Wildfires are burning through humanity’s carbon budget, study shows

Firefighters battling a wildfire in Corinthia, Greece, in October.
Firefighters battling a wildfire in Corinthia, Greece, in October. Each fire has a double impact on the global climate. Photograph: Yannis Kolesidis/EPA

Wildfires are burning through the carbon budget that humans have allocated themselves to limit global heating, a study shows.

The authors said this accelerating trend was approaching – and may have already breached – a “critical temperature threshold” after which fires cause significant shifts in tree cover and carbon storage.

“Alarmingly, the latest temperature at which, globally, these impacts become pronounced is 1.34C – close to current levels of warming [above preindustrial levels],” said the UK Met Office, which led the research.

Forests are going up in smoke in Brazil, the US, Greece, Portugal and even the Arctic Circle amid the Earth’s two hottest years in recorded history.

Each fire has a double impact on the global climate: first, by emitting carbon from the burned trees, and second, by reducing the capacity of forests to absorb carbon dioxide.

This adds to the heat in the Earth system, which has already been raised by the burning of gas, oil and coal. Global temperatures are already 1.3C higher than in the preindustrial age, according to the Met Office.

As temperatures rise, droughts become more frequent, rainy seasons shorten and forests become more vulnerable to fire. This is made worse by human clearance of land for farms, which is particularly pronounced in South America. A separate study last week showed the continent is becoming warmer, drier, and more flammable.

Other research showed the Amazon is undergoing a “critical slowing down”, with more than a third of the rainforest struggling to recover from drought after four supposedly “one-in-a-century” dry spells in less than 20 years.

▸ WHAT YOU NEED TO DO
Please translate this sentence from the wildfire article into Spanish: "Each fire has a double impact on the global climate: first, by emitting carbon from the burned trees, and second, by reducing the capacity of forests to absorb carbon dioxide."

▸ SOURCE EXCERPT
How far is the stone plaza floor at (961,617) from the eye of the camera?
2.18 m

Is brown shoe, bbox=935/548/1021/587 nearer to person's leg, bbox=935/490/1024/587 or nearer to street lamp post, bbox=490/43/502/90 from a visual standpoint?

▸ PROBLEM SOLUTION
Cada incendio tiene un doble impacto en el clima global: primero, al emitir carbono de los árboles quemados, y segundo, al reducir la capacidad de los bosques para absorber dióxido de carbono.